Extracted text:
====================

It's such a challenge to have to fit into a really short space of time a whole plot. So you get the character development, you get the plots, you get a plot twist. If you're writing crime, you get the story, you get people involved in the lives of the characters. It's really difficult and I mean, you know me, I love challenging myself. So for me it's a really fab thing to do. I love, I love doing them. I love writing short stories.

Speaker 2:

I mean I always overwrite. Even my novels I overwrite. So you know, one novel I had to cut 50,000 words from, and this one, yeah, and and. But I can be ruthless. For me, editing is the best part of it. So I, I can be absolutely ruthless. I mean sometimes I do sit there, go. Oh, my god, I'm. I'm cutting out something that I thought I was going to win an award for, but if it's's going to flop forward, it's got to go. This one Beach Hut 512, I think I started off. When I finished it, it was around 35,000 to 40,000 words, so I had to ruthlessly cut everything out that wasn't necessary. It's a better story for it. It always is a better story for ruthlessly removing all the stuff that's extraneous, the stuff that you know. It's very nice.

Speaker 1:

I call it the noise.

Speaker 2:

Get rid of the noise in there, absolutely. Yeah, it's very nice stuff, but it's not moving the story along. So I think, if you want to hone your skills as a writer, put down the machine and start to concentrate on writing short stories instead, because that will absolutely help to focus your mind what machine are you talking about? Well, let's not go there, shall we? Let's have a nice little chat.

====================

Entries shown:
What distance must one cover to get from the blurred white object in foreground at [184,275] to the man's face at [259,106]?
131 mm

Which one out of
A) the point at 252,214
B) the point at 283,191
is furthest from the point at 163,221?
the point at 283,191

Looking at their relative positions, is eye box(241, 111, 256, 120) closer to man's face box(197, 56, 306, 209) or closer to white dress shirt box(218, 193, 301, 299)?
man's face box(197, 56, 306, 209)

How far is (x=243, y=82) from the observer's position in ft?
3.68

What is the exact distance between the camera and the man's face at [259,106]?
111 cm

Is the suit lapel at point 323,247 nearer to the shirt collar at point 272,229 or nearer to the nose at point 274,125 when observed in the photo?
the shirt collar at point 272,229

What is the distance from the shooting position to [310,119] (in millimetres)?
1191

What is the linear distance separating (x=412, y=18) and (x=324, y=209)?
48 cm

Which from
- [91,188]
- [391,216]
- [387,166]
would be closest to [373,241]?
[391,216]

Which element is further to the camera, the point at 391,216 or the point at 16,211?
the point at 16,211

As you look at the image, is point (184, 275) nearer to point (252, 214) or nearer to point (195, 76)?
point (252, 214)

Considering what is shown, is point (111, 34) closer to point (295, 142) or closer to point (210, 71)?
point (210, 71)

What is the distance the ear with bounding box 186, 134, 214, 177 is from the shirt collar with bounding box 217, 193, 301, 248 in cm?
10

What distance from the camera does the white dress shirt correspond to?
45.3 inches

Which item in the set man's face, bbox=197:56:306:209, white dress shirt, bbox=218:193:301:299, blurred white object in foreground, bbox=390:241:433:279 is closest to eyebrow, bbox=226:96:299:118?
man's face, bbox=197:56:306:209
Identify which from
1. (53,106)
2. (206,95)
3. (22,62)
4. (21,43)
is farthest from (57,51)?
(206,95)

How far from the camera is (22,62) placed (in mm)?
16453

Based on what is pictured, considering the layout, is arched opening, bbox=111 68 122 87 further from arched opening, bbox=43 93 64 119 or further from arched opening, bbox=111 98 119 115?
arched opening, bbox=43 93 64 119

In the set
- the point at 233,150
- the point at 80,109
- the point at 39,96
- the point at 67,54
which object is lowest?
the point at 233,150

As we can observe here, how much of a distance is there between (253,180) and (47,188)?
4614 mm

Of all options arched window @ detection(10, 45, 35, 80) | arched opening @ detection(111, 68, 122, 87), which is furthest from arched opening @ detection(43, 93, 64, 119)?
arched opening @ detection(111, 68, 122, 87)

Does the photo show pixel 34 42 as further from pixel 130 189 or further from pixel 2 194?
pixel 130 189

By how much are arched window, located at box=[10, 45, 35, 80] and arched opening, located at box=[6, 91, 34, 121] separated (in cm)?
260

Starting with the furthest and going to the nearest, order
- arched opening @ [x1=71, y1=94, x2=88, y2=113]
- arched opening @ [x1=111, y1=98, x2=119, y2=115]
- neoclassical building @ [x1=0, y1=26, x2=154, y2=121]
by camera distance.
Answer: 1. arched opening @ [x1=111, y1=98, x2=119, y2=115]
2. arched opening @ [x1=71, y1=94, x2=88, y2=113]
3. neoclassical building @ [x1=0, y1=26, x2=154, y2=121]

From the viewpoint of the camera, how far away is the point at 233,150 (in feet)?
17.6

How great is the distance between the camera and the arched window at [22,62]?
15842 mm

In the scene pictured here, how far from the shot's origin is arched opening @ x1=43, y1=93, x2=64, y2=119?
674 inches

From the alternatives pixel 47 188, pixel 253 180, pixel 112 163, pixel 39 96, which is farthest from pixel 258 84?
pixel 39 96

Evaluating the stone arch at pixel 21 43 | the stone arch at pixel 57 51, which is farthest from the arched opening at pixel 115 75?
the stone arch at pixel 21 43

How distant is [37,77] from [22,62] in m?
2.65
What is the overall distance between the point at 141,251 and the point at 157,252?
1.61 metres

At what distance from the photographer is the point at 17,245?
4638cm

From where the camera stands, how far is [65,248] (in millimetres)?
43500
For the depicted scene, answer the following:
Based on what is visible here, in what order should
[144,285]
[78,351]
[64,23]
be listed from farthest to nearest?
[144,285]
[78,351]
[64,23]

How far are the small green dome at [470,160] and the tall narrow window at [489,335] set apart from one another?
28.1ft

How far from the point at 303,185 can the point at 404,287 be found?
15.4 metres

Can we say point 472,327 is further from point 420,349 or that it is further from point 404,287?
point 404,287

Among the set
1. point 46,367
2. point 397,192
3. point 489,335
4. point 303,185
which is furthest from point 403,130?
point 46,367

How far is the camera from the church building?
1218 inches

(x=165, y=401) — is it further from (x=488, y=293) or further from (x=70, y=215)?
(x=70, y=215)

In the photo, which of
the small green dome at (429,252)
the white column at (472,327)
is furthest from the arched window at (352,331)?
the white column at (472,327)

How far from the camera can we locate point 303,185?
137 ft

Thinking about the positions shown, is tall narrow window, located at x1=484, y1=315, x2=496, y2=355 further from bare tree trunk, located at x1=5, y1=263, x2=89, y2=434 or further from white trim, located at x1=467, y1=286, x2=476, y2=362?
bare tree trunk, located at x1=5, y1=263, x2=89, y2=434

====================

Instructions for the task:
According to the interview transcript about writing short stories, how many words did the speaker once have to cut from a novel?

Exercise solution:
50,000 words.